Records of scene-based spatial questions
----

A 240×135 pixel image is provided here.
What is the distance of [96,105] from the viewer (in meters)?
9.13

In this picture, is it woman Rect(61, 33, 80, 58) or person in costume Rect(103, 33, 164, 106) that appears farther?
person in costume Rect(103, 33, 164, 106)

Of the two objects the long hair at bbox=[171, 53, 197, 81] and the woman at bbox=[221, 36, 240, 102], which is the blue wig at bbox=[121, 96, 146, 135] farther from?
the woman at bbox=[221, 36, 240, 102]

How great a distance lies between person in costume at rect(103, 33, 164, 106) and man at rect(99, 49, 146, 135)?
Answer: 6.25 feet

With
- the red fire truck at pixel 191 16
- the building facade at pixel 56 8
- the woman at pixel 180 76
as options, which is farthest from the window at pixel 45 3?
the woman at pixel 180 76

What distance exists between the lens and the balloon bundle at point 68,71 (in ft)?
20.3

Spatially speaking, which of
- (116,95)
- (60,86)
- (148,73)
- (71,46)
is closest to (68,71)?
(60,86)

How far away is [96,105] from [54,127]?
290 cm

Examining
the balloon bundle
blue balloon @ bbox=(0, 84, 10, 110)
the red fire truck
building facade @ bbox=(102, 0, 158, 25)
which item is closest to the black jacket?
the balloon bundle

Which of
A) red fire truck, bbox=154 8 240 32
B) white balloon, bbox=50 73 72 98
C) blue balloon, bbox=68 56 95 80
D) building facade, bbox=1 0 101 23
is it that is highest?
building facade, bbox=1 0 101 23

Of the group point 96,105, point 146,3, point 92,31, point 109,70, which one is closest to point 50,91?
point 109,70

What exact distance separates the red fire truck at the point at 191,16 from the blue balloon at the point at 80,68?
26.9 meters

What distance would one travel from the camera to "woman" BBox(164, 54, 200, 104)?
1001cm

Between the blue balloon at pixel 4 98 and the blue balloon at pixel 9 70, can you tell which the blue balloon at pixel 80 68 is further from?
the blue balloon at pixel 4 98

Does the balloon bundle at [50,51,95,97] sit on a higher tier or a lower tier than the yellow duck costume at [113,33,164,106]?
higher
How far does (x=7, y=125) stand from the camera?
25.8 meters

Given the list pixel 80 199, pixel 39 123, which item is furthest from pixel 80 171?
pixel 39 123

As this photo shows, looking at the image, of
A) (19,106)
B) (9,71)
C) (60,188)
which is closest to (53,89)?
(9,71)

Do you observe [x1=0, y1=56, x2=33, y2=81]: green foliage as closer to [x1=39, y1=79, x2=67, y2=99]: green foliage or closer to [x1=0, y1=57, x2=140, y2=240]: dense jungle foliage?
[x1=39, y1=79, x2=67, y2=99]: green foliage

----

## WHAT YOU SHOULD DO
Return, word for word, the part of the records above that opens with the line containing "Does the balloon" and runs through the end of the records.

## EXPECTED OUTPUT
Does the balloon bundle at [50,51,95,97] sit on a higher tier or a lower tier than the yellow duck costume at [113,33,164,106]?
higher
How far does (x=7, y=125) stand from the camera?
25.8 meters

Given the list pixel 80 199, pixel 39 123, which item is furthest from pixel 80 171?
pixel 39 123

As this photo shows, looking at the image, of
A) (19,106)
B) (9,71)
C) (60,188)
which is closest to (53,89)?
(9,71)

Do you observe [x1=0, y1=56, x2=33, y2=81]: green foliage as closer to [x1=39, y1=79, x2=67, y2=99]: green foliage or closer to [x1=0, y1=57, x2=140, y2=240]: dense jungle foliage?
[x1=39, y1=79, x2=67, y2=99]: green foliage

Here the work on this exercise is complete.